Elizabeth and I recently became immersed in the series Reign on Netflix. In case you don’t know about it the subject is Mary Queen of Scots. The show is historical drama “light” or as I dubbed it, the dinner theatre version of Mary’s difficult life. And we loved it.

But that’s not what this is about. This is about music in movies. I’ll get back to Reign in a minute.

As a former musician – maybe if one was ever a musician one always is – I’m very aware of music in movies. When used artistically, either original scoring or source music, it greatly enhances not simply the tone or mood of a scene. The music can also lend a sense of time and place.

Gershwin’s Rhapsody in Blue in Woody Allen’s Manhattan, Bartók’s Music for Strings, Percussion and Celesta in The Shining and the most iconically profound mood setters in history. Johann Strauss II’s Blue Danube Waltz and Ligeti’s Requiem and Lux Aeterna are perfectly placed but it’s Richard Strauss’s Also Sprach Zarathustra that defines 2001, a Space Odyssey. All were evocative of a mood or a period or a place; the sounds related to and enhanced what the eyes were taking in.

British period pieces with source music by Handel or a clever composer who evokes him, the Wagnerian sounds in Germanic films (and Apocalypse Now!)… I could go on but I’m confident that you’ve got my drift by now.

The first time I experienced such a sonic dislocation (the first one that sticks in my mind anyhow) was Baz Luhrmann’s Moulin Rouge! which I love. This movie really gave me a jolt. My first thought after it started was: “Nature Boy was written long before I thought it was.”

It soon became obvious that it wasn’t because much of the movie was underscored with music that was created many decades after the period depicted therein.
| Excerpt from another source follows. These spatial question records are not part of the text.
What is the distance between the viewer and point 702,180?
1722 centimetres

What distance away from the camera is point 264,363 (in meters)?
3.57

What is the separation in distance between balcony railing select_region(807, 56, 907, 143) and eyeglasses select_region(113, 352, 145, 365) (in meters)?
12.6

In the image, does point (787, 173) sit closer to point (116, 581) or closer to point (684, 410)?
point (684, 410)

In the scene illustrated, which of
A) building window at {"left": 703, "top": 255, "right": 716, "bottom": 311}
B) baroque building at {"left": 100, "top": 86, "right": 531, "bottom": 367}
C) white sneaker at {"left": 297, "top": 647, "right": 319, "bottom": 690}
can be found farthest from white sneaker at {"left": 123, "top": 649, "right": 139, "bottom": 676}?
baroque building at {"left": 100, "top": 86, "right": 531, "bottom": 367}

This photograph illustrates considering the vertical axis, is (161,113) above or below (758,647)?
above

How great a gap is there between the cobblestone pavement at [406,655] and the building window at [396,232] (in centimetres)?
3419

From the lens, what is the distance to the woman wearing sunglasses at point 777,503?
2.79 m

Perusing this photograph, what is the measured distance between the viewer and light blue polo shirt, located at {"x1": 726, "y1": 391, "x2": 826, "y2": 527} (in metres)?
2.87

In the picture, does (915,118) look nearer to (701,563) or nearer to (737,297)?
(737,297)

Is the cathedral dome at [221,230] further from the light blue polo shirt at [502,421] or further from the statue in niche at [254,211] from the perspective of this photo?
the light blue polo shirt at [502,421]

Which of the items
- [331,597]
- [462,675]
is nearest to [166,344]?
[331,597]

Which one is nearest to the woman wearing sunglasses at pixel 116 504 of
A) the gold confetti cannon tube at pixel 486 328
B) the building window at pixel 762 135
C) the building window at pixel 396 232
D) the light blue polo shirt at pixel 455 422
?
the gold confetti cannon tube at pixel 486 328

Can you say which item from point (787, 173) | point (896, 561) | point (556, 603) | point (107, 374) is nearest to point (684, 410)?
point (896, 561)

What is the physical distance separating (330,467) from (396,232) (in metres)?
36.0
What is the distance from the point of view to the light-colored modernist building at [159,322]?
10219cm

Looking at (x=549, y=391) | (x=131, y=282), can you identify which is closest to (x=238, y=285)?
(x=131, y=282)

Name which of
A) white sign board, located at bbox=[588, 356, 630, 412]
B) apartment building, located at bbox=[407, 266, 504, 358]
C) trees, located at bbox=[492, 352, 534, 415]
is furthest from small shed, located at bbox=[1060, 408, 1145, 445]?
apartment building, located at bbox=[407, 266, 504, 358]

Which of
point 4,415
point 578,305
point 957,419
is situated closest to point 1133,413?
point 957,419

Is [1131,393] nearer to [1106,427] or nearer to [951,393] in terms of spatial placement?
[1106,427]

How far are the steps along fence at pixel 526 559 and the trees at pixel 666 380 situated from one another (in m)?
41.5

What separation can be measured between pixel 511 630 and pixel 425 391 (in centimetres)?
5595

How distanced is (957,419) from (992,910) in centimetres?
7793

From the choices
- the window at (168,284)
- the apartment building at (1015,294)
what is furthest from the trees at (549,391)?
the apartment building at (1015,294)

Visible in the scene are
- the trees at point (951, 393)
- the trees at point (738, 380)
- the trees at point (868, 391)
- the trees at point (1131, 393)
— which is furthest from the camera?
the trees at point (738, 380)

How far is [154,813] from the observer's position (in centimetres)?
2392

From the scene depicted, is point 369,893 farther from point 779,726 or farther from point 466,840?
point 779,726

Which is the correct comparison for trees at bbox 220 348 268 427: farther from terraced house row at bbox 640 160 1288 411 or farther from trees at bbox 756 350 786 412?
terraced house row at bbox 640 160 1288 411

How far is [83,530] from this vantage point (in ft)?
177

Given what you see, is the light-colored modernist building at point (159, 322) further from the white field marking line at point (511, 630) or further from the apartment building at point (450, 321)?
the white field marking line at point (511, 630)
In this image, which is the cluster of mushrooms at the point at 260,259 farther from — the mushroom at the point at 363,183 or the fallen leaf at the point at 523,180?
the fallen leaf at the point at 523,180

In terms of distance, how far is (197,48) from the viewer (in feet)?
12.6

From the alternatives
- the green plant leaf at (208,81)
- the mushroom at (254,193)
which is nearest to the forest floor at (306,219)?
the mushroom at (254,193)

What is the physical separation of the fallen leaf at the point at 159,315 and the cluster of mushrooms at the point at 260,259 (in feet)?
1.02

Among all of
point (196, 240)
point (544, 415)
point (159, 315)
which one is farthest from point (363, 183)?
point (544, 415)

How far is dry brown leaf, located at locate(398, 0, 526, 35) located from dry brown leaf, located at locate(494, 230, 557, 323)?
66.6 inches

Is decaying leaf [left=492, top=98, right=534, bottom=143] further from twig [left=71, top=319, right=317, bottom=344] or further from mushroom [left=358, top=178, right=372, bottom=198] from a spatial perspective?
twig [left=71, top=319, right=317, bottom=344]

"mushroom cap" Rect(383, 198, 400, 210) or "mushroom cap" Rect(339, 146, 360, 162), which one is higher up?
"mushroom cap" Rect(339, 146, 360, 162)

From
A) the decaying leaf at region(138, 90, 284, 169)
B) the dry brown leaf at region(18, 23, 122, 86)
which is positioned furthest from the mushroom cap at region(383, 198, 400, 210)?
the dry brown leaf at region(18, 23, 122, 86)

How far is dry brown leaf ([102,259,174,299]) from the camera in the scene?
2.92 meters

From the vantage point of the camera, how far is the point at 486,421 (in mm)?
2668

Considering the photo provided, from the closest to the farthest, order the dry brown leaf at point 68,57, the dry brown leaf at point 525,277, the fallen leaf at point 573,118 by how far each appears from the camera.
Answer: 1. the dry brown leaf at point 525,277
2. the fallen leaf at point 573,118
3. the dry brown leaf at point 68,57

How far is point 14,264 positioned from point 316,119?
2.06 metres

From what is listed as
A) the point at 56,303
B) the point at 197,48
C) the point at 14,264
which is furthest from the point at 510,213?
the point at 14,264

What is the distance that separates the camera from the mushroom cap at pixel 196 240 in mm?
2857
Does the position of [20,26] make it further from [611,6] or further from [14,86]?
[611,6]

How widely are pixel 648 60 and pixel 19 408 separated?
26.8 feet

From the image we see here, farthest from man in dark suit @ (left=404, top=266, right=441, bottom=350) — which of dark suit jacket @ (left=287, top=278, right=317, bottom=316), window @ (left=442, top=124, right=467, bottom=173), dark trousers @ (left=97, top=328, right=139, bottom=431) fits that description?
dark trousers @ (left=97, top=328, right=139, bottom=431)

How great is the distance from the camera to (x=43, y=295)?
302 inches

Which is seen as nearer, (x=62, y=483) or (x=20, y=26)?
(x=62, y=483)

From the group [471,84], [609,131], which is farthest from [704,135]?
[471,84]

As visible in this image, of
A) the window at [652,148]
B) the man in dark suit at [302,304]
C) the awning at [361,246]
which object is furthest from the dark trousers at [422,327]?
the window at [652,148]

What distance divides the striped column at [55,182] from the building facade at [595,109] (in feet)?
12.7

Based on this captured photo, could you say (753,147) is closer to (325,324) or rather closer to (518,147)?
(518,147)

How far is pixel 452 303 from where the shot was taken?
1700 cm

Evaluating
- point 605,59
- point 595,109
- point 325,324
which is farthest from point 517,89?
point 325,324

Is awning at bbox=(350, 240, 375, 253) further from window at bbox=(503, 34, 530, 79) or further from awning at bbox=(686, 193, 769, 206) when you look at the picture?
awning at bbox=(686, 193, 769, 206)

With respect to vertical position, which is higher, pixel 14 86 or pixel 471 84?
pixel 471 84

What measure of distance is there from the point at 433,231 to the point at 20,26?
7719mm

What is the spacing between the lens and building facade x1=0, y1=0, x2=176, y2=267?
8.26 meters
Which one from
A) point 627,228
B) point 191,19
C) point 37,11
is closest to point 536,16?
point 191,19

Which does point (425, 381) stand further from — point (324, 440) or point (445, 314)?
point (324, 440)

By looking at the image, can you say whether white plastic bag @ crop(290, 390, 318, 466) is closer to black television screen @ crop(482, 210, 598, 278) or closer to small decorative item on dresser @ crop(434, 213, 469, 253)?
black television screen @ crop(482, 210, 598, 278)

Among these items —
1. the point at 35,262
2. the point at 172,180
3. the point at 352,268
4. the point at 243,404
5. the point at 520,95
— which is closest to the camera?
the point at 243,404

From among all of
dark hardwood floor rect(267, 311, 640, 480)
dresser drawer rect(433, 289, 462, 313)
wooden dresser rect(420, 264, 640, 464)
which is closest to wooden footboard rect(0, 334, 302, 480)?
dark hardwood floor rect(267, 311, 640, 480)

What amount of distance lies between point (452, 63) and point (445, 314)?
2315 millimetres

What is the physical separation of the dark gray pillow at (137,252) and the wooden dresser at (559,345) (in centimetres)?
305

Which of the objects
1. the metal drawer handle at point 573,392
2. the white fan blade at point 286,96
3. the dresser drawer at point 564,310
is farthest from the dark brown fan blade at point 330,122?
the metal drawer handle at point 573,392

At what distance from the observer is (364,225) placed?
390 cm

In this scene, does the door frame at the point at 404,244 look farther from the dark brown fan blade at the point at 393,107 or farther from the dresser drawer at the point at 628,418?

But this picture was so fanciful and sort of abstract that the temporal musical dislocation didn’t bother me.

Reign on the other hand – while it could be called “history lite” – comprises stories of real people in a real time period who did real things and affected real world events. And as much as I appreciate the creative skills in every category of film making which in this movie are all excellent, suddenly hearing a song (with lyrics!) from the twentieth or twenty-first century takes my mind right out of the sixteenth.

I do not want to denigrate the work of the fine artists who have created this series, I’m simply using it as a current example of this trend. But there’s an ancient expression that applies when there is a glaring flaw in a thing that is otherwise worthwhile: “A fly in the ointment.”

According to phrases.org “a fly in the ointment” is a small but irritating flaw that spoils the whole. This sort of musical interference in an otherwise first rate piece of creative work certainly doesn’t spoil the whole but it does weaken it for me. Living in the Past by Jethro Tull doesn’t work when I’m seeing the past.

However* since I’m watching the movie – whatever it happens to be – and I can’t re-edit the sound track, I endeavor to put these reservations out of my mind and enjoy the show.

* Every time I see or use that word I think of Professor Irwin Corey.